The statement that Tejas maintenance costs are higher is laughable. No one in the Indian Air Force has any experience maintaining or costing the maintenance of Gripen or F-16 under Indian conditions. Whoever made this ludicrous claim is simply reading off a seller’s brochure in a fit of brochure worship. Naturally, the seller, hoping to make big bucks, will paint as rosy a picture as possible. Time and time again, we Indians have been fooled by shiny foreign brochures promising the moon and we only get a lemon for our money.

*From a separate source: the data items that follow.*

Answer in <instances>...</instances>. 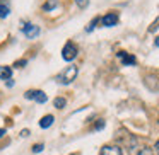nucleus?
<instances>
[{
  "mask_svg": "<svg viewBox=\"0 0 159 155\" xmlns=\"http://www.w3.org/2000/svg\"><path fill=\"white\" fill-rule=\"evenodd\" d=\"M128 155H154V148L145 143H140L139 138L132 136L128 143Z\"/></svg>",
  "mask_w": 159,
  "mask_h": 155,
  "instance_id": "nucleus-1",
  "label": "nucleus"
},
{
  "mask_svg": "<svg viewBox=\"0 0 159 155\" xmlns=\"http://www.w3.org/2000/svg\"><path fill=\"white\" fill-rule=\"evenodd\" d=\"M77 73H79V68H77L75 65H70V67H67V68H63L62 72L57 73L55 80L58 84H62V85H67V84H72L74 80H75Z\"/></svg>",
  "mask_w": 159,
  "mask_h": 155,
  "instance_id": "nucleus-2",
  "label": "nucleus"
},
{
  "mask_svg": "<svg viewBox=\"0 0 159 155\" xmlns=\"http://www.w3.org/2000/svg\"><path fill=\"white\" fill-rule=\"evenodd\" d=\"M77 53H79V48H77L75 43L67 41V45L63 46V50H62V58L65 60V62H72L77 56Z\"/></svg>",
  "mask_w": 159,
  "mask_h": 155,
  "instance_id": "nucleus-3",
  "label": "nucleus"
},
{
  "mask_svg": "<svg viewBox=\"0 0 159 155\" xmlns=\"http://www.w3.org/2000/svg\"><path fill=\"white\" fill-rule=\"evenodd\" d=\"M24 97L26 99H29V101H36V102H39V104H45L46 101H48V97H46V94L43 92V90H28V92L24 94Z\"/></svg>",
  "mask_w": 159,
  "mask_h": 155,
  "instance_id": "nucleus-4",
  "label": "nucleus"
},
{
  "mask_svg": "<svg viewBox=\"0 0 159 155\" xmlns=\"http://www.w3.org/2000/svg\"><path fill=\"white\" fill-rule=\"evenodd\" d=\"M99 21H101V24H103L104 28H113V26L118 24V14H115V12H108V14L103 15Z\"/></svg>",
  "mask_w": 159,
  "mask_h": 155,
  "instance_id": "nucleus-5",
  "label": "nucleus"
},
{
  "mask_svg": "<svg viewBox=\"0 0 159 155\" xmlns=\"http://www.w3.org/2000/svg\"><path fill=\"white\" fill-rule=\"evenodd\" d=\"M22 32L26 34V38H29V39H34L36 36H39V32H41V29L38 28V26H34V24H26L24 28H22Z\"/></svg>",
  "mask_w": 159,
  "mask_h": 155,
  "instance_id": "nucleus-6",
  "label": "nucleus"
},
{
  "mask_svg": "<svg viewBox=\"0 0 159 155\" xmlns=\"http://www.w3.org/2000/svg\"><path fill=\"white\" fill-rule=\"evenodd\" d=\"M99 155H123V152H121V148L116 147V145H106V147L101 148Z\"/></svg>",
  "mask_w": 159,
  "mask_h": 155,
  "instance_id": "nucleus-7",
  "label": "nucleus"
},
{
  "mask_svg": "<svg viewBox=\"0 0 159 155\" xmlns=\"http://www.w3.org/2000/svg\"><path fill=\"white\" fill-rule=\"evenodd\" d=\"M118 58H120L121 63H123V65H127V67L135 65V63H137V58H135V56H132V55H128L127 51H118Z\"/></svg>",
  "mask_w": 159,
  "mask_h": 155,
  "instance_id": "nucleus-8",
  "label": "nucleus"
},
{
  "mask_svg": "<svg viewBox=\"0 0 159 155\" xmlns=\"http://www.w3.org/2000/svg\"><path fill=\"white\" fill-rule=\"evenodd\" d=\"M53 121H55V118H53L52 114H46V116H43L41 119H39V126H41L43 130H46V128H50L53 124Z\"/></svg>",
  "mask_w": 159,
  "mask_h": 155,
  "instance_id": "nucleus-9",
  "label": "nucleus"
},
{
  "mask_svg": "<svg viewBox=\"0 0 159 155\" xmlns=\"http://www.w3.org/2000/svg\"><path fill=\"white\" fill-rule=\"evenodd\" d=\"M11 77H12V68L11 67H0V79L9 80Z\"/></svg>",
  "mask_w": 159,
  "mask_h": 155,
  "instance_id": "nucleus-10",
  "label": "nucleus"
},
{
  "mask_svg": "<svg viewBox=\"0 0 159 155\" xmlns=\"http://www.w3.org/2000/svg\"><path fill=\"white\" fill-rule=\"evenodd\" d=\"M53 106H55L57 109H63V107L67 106V101L63 99V97H57V99H53Z\"/></svg>",
  "mask_w": 159,
  "mask_h": 155,
  "instance_id": "nucleus-11",
  "label": "nucleus"
},
{
  "mask_svg": "<svg viewBox=\"0 0 159 155\" xmlns=\"http://www.w3.org/2000/svg\"><path fill=\"white\" fill-rule=\"evenodd\" d=\"M9 12H11V9H9V5L5 4H0V19H5L9 15Z\"/></svg>",
  "mask_w": 159,
  "mask_h": 155,
  "instance_id": "nucleus-12",
  "label": "nucleus"
},
{
  "mask_svg": "<svg viewBox=\"0 0 159 155\" xmlns=\"http://www.w3.org/2000/svg\"><path fill=\"white\" fill-rule=\"evenodd\" d=\"M57 4H58V2H57V0H48V2H46V4L43 5V11H50V9L57 7Z\"/></svg>",
  "mask_w": 159,
  "mask_h": 155,
  "instance_id": "nucleus-13",
  "label": "nucleus"
},
{
  "mask_svg": "<svg viewBox=\"0 0 159 155\" xmlns=\"http://www.w3.org/2000/svg\"><path fill=\"white\" fill-rule=\"evenodd\" d=\"M98 22H99V17H94L93 21L89 22V26H87V28H86V31H87V32H91V31H93L94 28H96V24H98Z\"/></svg>",
  "mask_w": 159,
  "mask_h": 155,
  "instance_id": "nucleus-14",
  "label": "nucleus"
},
{
  "mask_svg": "<svg viewBox=\"0 0 159 155\" xmlns=\"http://www.w3.org/2000/svg\"><path fill=\"white\" fill-rule=\"evenodd\" d=\"M75 4H77V7H80V9H86L87 5H89V0H75Z\"/></svg>",
  "mask_w": 159,
  "mask_h": 155,
  "instance_id": "nucleus-15",
  "label": "nucleus"
},
{
  "mask_svg": "<svg viewBox=\"0 0 159 155\" xmlns=\"http://www.w3.org/2000/svg\"><path fill=\"white\" fill-rule=\"evenodd\" d=\"M43 148H45V145L43 143H36L34 147H33V153H38V152H41Z\"/></svg>",
  "mask_w": 159,
  "mask_h": 155,
  "instance_id": "nucleus-16",
  "label": "nucleus"
},
{
  "mask_svg": "<svg viewBox=\"0 0 159 155\" xmlns=\"http://www.w3.org/2000/svg\"><path fill=\"white\" fill-rule=\"evenodd\" d=\"M157 28H159V17L156 19V22H154V24L151 26V28H149V32H154V31H156V29H157Z\"/></svg>",
  "mask_w": 159,
  "mask_h": 155,
  "instance_id": "nucleus-17",
  "label": "nucleus"
},
{
  "mask_svg": "<svg viewBox=\"0 0 159 155\" xmlns=\"http://www.w3.org/2000/svg\"><path fill=\"white\" fill-rule=\"evenodd\" d=\"M24 65H26V60H19V62L14 63V67H17V68H22Z\"/></svg>",
  "mask_w": 159,
  "mask_h": 155,
  "instance_id": "nucleus-18",
  "label": "nucleus"
},
{
  "mask_svg": "<svg viewBox=\"0 0 159 155\" xmlns=\"http://www.w3.org/2000/svg\"><path fill=\"white\" fill-rule=\"evenodd\" d=\"M103 126H104V121H103V119H99V123L96 124V130H103Z\"/></svg>",
  "mask_w": 159,
  "mask_h": 155,
  "instance_id": "nucleus-19",
  "label": "nucleus"
},
{
  "mask_svg": "<svg viewBox=\"0 0 159 155\" xmlns=\"http://www.w3.org/2000/svg\"><path fill=\"white\" fill-rule=\"evenodd\" d=\"M154 152H156V153L159 155V140L156 141V145H154Z\"/></svg>",
  "mask_w": 159,
  "mask_h": 155,
  "instance_id": "nucleus-20",
  "label": "nucleus"
},
{
  "mask_svg": "<svg viewBox=\"0 0 159 155\" xmlns=\"http://www.w3.org/2000/svg\"><path fill=\"white\" fill-rule=\"evenodd\" d=\"M21 135H22V136H29V130H22Z\"/></svg>",
  "mask_w": 159,
  "mask_h": 155,
  "instance_id": "nucleus-21",
  "label": "nucleus"
},
{
  "mask_svg": "<svg viewBox=\"0 0 159 155\" xmlns=\"http://www.w3.org/2000/svg\"><path fill=\"white\" fill-rule=\"evenodd\" d=\"M4 135H5V130H4V128H0V138L4 136Z\"/></svg>",
  "mask_w": 159,
  "mask_h": 155,
  "instance_id": "nucleus-22",
  "label": "nucleus"
},
{
  "mask_svg": "<svg viewBox=\"0 0 159 155\" xmlns=\"http://www.w3.org/2000/svg\"><path fill=\"white\" fill-rule=\"evenodd\" d=\"M156 46H159V38H156Z\"/></svg>",
  "mask_w": 159,
  "mask_h": 155,
  "instance_id": "nucleus-23",
  "label": "nucleus"
},
{
  "mask_svg": "<svg viewBox=\"0 0 159 155\" xmlns=\"http://www.w3.org/2000/svg\"><path fill=\"white\" fill-rule=\"evenodd\" d=\"M0 2H5V0H0Z\"/></svg>",
  "mask_w": 159,
  "mask_h": 155,
  "instance_id": "nucleus-24",
  "label": "nucleus"
}]
</instances>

Over 30 years, the F-16 has become heavier and heavier as its makers have had all that time to improve it. The Gripen too was inducted 20 years ago and went into service without inflight refuelling, which came only five years after it went into service. Will we extend the same courtesy of time for the Tejas? It does not appear so, given these vicious media attacks on the Tejas.

I understand that the Indian Air Force needs numbers and a bigger squadron strength – but these reports sound like a hit job from corrupt sources trying to push imports over the Tejas. India must not do what we did to the HF 24 again. Older people among us recall very well how the improved and inherently safer Indian modification of the accident-loving Gnat aircraft called the Ajeet, was discarded prematurely. Worse still, the underpowered HF 24 was nipped in the bud in favour of the underpowered Jaguar.

The Tejas now is a lot more than was originally envisaged. It is a 4-plus generation aircraft, capable of carrying short- and long-range air-to-air missiles and smart laser-guided bombs. It has a multimode radar that can be used to track ground targets or air targets and is one of the few aircraft in the Indian inventory that can switch roles to hit ground targets or shoot down aircraft simply by a software switch. The weapons can be aimed simply by the pilot looking at the target. The development of the Tejas has made it the safest fighter aircraft testing programme in the world with a stellar benchmark-setting record.

Unlike the Gnat and the MiG-21, which used to become uncontrollable in situations where the pilot was busy and hardly expected it, the computer-controlled Tejas simply will not allow the pilot to make an error. This makes it easy to fly and reduce the pilot’s workload so he can concentrate on his job as a fighter rather than keeping 50 per cent of his attention on trying to avoid a crash. It is all to easy to forget how many young lives were lost with crashing Gnats and MiG-21s. Readers may find it hard to believe that the Gnat had over 1,200 serious accidents or safety incidents in its 21 years – amounting to one adverse event every six days! This is the recorded history of the Gnat in the Indian Air Force.

The small size and composite structure of the Tejas makes it inherently stealthy in an era when nations are doing backward somersaults to make stealth designs. It can carry the same bomb load as the now-retired Canberra, the only “bomber” ever operated by the Indian Air Force. And even if some of the load is sacrificed to carry extra fuel tanks – the Tejas can still carry two-thirds of what the Canberra bomber used to carry.

Test pilots and squadron pilots flying the Tejas have described it as a delight to fly, highly manoeuvrable, with better electronics and controls than Mirage 2000 and a capable fighter. The Tejas’ delta wing has a very low wing loading – which means that the wing catches the air like a kite, making the Tejas a great performer at high altitudes like Tibet and over the Himalayas, unlike the Jaguar whose wings gasp for air at high altitudes.

The strike range of the Tejas is currently enough to take out almost any target of note in Pakistan and all important across the Line of Actual Control targets in China-occupied Tibet. And its performance can only get better if the programme is not killed by a bunch of Jaichands possibly looking to line their Swiss accounts at the expense of the nation.

The Tejas must not be sacrificed to suit the machinations of an import lobby! Do not kill the Tejas.